She began to turn, then cast one more look down at me as I struggled to my feet, crimson eyes narrowing. “You insult your vows by using your training in a place like this, you insult the Teirness by using her honor to justify this farce, and you insult yourself by losing.”
My mouth tightened. I drew my eyes down to the ground, suddenly very focused on adjusting my bootlace.
Yes, once upon a time, I was a princess. Not anymore, and that was probably for the best. I was ill-suited for such things. I was too quick-tempered, too honest, too poor of disposition. And the House of Obsidian would be better, safer, stronger, with my taint far away from the throne. I would write my stories in blood on pub floors rather than in curling script on royal decrees.
But still. Sometimes, in moments like this, I couldn’t help but look to the past and wish.
By the time I scraped myself up off the ground, Siobhan was gone.
The wall was nearly a mile beyond the edge of the Obsidian Pales, just far enough away that when you looked back the cliffs loomed in their full, dramatic glory beneath the cresting sun. They reminded me of a star-dusted night. A black so dark that it glowed.

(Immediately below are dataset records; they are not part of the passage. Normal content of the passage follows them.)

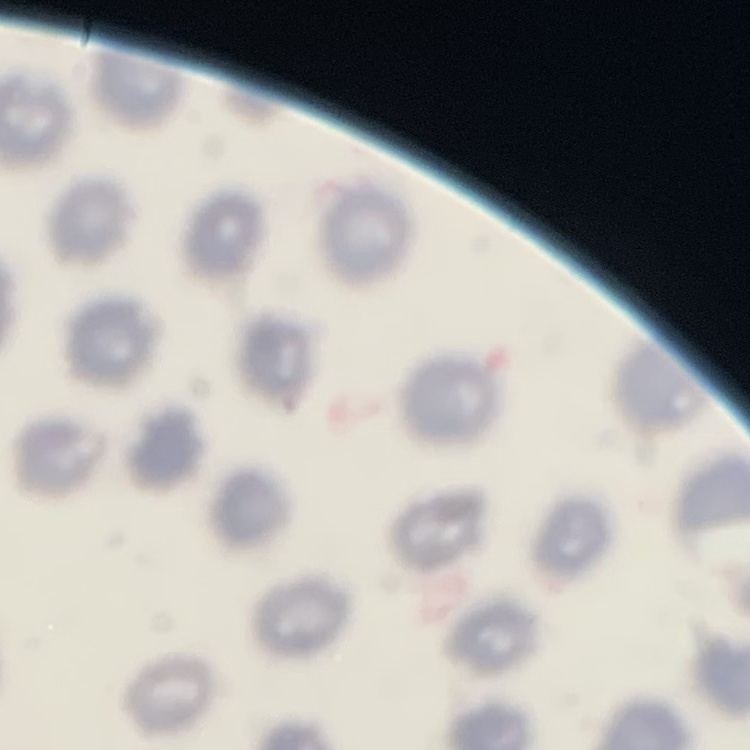

erythrocyte morphology = no rouleaux formation
stain = Field's or Giemsa
preparation = thin peripheral smear
image type = square crop of a larger photomicrograph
Classify this cell by malaria status.
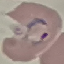
Parasitized.

Giemsa-stained preparation. Thin blood film. Automatically extracted cell patch, resized to 64 × 64 pixels. Photographed with a smartphone camera at the microscope eyepiece.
Name the parasite shown.
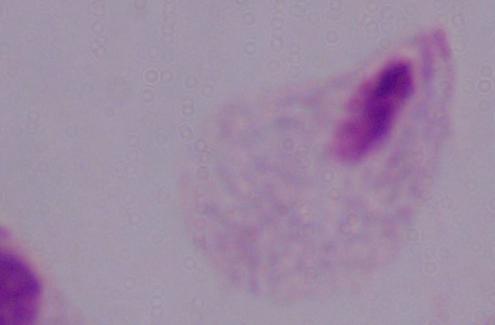
This is a trichomonad.

Micrograph. Captured at 1000x magnification.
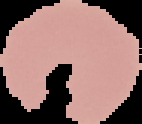
The area outside the segmented cell region is set to black. Image is 142×124 pixels. From a thin blood smear. Result: no Plasmodium parasites detected.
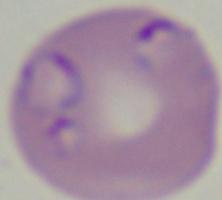
{
  "magnification": "1000x",
  "modality": "photomicrograph",
  "identification": "Babesia"
}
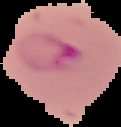
Summary:
  - Image size: 121×127 pixels
  - Result: malaria parasites detected
  - Preparation: thin blood film
  - Image type: cell region segmented out of the field of view; surrounding area masked to black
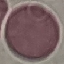
{
  "result": "negative for malaria parasites",
  "capture": "smartphone camera at the microscope eyepiece",
  "stain": "Giemsa",
  "image_type": "cell patch, automatically extracted from a larger field of view and resized to 64 × 64 pixels",
  "preparation": "thin blood smear"
}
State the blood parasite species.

That effect was only enhanced by the silver, running in twisting rivulets along the stones’ surfaces. From this distance, they looked like ornate metallic shocks of decoration, invisible until the sun hit them just the right way. It was only up close that one would see that they were actually thousands upon thousands of palm-sized swirls and images carved into the stone, painstakingly poured with silver. Each individual strand consisted of many carvings, and the longest of them spanned hundreds of meters of the cliff face, tangling with threads of other stories. Many of them immortalized epics, tales of deities or heroes, the origins of our kings and queens. But many, too, told tales of everyday mundanity. The birth of a child, the record of a wedding, the tale of a family business as it was handed down through the generations. All on equal footing.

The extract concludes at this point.